:: To be done ::
Write out each line exactly as it stands, please.
######
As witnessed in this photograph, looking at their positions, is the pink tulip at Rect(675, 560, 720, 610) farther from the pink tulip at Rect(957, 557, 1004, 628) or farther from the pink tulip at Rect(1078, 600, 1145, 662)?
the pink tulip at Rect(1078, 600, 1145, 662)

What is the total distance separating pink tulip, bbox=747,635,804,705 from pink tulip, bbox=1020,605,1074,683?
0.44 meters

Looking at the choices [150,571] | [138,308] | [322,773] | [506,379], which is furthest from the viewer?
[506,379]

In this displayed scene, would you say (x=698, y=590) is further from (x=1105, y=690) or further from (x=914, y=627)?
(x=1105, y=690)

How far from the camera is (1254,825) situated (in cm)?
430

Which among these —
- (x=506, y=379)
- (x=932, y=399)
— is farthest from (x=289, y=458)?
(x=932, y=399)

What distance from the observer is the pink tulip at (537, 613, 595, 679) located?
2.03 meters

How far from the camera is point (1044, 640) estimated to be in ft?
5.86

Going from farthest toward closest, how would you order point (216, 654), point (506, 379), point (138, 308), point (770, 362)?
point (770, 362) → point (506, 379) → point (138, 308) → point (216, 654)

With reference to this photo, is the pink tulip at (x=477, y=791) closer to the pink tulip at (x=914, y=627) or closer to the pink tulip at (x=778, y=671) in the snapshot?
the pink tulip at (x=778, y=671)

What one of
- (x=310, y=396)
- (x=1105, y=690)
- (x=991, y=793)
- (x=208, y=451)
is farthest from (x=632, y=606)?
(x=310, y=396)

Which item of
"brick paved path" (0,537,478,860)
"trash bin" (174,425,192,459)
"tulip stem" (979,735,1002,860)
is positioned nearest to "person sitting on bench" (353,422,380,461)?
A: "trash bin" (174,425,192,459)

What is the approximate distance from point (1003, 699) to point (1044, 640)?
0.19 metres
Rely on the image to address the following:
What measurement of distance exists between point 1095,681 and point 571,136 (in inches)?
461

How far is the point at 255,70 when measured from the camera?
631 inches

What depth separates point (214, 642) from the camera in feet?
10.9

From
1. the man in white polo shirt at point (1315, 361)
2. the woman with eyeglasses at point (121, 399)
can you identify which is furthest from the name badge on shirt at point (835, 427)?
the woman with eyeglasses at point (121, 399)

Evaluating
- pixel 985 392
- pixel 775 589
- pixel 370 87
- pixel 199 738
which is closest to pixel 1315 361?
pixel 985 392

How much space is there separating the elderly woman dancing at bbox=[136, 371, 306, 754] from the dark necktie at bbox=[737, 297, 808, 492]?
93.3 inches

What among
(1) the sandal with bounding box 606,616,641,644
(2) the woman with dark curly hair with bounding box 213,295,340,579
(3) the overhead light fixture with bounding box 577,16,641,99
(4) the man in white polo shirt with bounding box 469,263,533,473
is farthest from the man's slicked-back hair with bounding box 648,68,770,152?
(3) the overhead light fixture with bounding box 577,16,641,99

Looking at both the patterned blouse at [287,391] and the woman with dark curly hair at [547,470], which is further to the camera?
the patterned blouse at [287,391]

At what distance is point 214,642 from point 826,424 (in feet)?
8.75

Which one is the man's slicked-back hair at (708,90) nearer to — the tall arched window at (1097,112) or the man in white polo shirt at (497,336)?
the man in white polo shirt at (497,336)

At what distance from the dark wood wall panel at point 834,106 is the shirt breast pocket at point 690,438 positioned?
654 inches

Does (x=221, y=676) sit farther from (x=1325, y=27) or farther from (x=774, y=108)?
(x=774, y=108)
######
:: Exercise result ::
As witnessed in this photograph, looking at their positions, is the pink tulip at Rect(675, 560, 720, 610) farther from the pink tulip at Rect(957, 557, 1004, 628) or farther from the pink tulip at Rect(1078, 600, 1145, 662)?
the pink tulip at Rect(1078, 600, 1145, 662)

What is the total distance separating pink tulip, bbox=747,635,804,705 from pink tulip, bbox=1020,605,1074,683?
0.44 meters

Looking at the choices [150,571] | [138,308] | [322,773] | [506,379], which is furthest from the viewer?
[506,379]

In this displayed scene, would you say (x=698, y=590) is further from (x=1105, y=690) or further from (x=914, y=627)?
(x=1105, y=690)

How far from the camera is (1254,825) situated (in cm)?
430

Which among these —
- (x=506, y=379)
- (x=932, y=399)
— is farthest from (x=289, y=458)?
(x=932, y=399)

What distance from the observer is the pink tulip at (537, 613, 595, 679) located?
2.03 meters

How far from the camera is point (1044, 640) estimated to be in ft?
5.86

Going from farthest toward closest, how would you order point (216, 654), point (506, 379), point (138, 308), point (770, 362)?
point (770, 362) → point (506, 379) → point (138, 308) → point (216, 654)

With reference to this photo, is the pink tulip at (x=477, y=791) closer to the pink tulip at (x=914, y=627) or closer to the pink tulip at (x=778, y=671) in the snapshot?
the pink tulip at (x=778, y=671)

What one of
- (x=310, y=396)
- (x=1105, y=690)
- (x=991, y=793)
- (x=208, y=451)
is farthest from (x=632, y=606)?
(x=310, y=396)

Which item of
"brick paved path" (0,537,478,860)
"trash bin" (174,425,192,459)
"tulip stem" (979,735,1002,860)
is positioned nearest to "person sitting on bench" (353,422,380,461)?
A: "trash bin" (174,425,192,459)

What is the approximate distance from point (1003, 699) to point (1044, 640)?
0.19 metres
Rely on the image to address the following:
What measurement of distance exists between point 1095,681 and point 571,136 (in inches)?
461

How far is the point at 255,70 when measured from the camera?
631 inches

What depth separates point (214, 642) from the camera in feet?
10.9

From
1. the man in white polo shirt at point (1315, 361)
2. the woman with eyeglasses at point (121, 399)
can you identify which is furthest from the name badge on shirt at point (835, 427)?
the woman with eyeglasses at point (121, 399)

Evaluating
- pixel 985 392
- pixel 775 589
- pixel 370 87
- pixel 199 738
which is closest to pixel 1315 361?
pixel 985 392

How much space is there separating the elderly woman dancing at bbox=[136, 371, 306, 754] from the dark necktie at bbox=[737, 297, 808, 492]?
93.3 inches

What among
(1) the sandal with bounding box 606,616,641,644
(2) the woman with dark curly hair with bounding box 213,295,340,579
(3) the overhead light fixture with bounding box 577,16,641,99
(4) the man in white polo shirt with bounding box 469,263,533,473
is farthest from the man's slicked-back hair with bounding box 648,68,770,152?
(3) the overhead light fixture with bounding box 577,16,641,99

Looking at both the patterned blouse at [287,391] and the woman with dark curly hair at [547,470], which is further to the camera?
the patterned blouse at [287,391]

At what distance is point 214,642 from point 826,424 (in feet)?
8.75

Which one is the man's slicked-back hair at (708,90) nearer to — the tall arched window at (1097,112) or the man in white polo shirt at (497,336)?
the man in white polo shirt at (497,336)

At what distance from the dark wood wall panel at point 834,106 is the shirt breast pocket at point 690,438 positioned?
654 inches

Does (x=221, y=676) sit farther from (x=1325, y=27) or farther from (x=774, y=108)?
(x=774, y=108)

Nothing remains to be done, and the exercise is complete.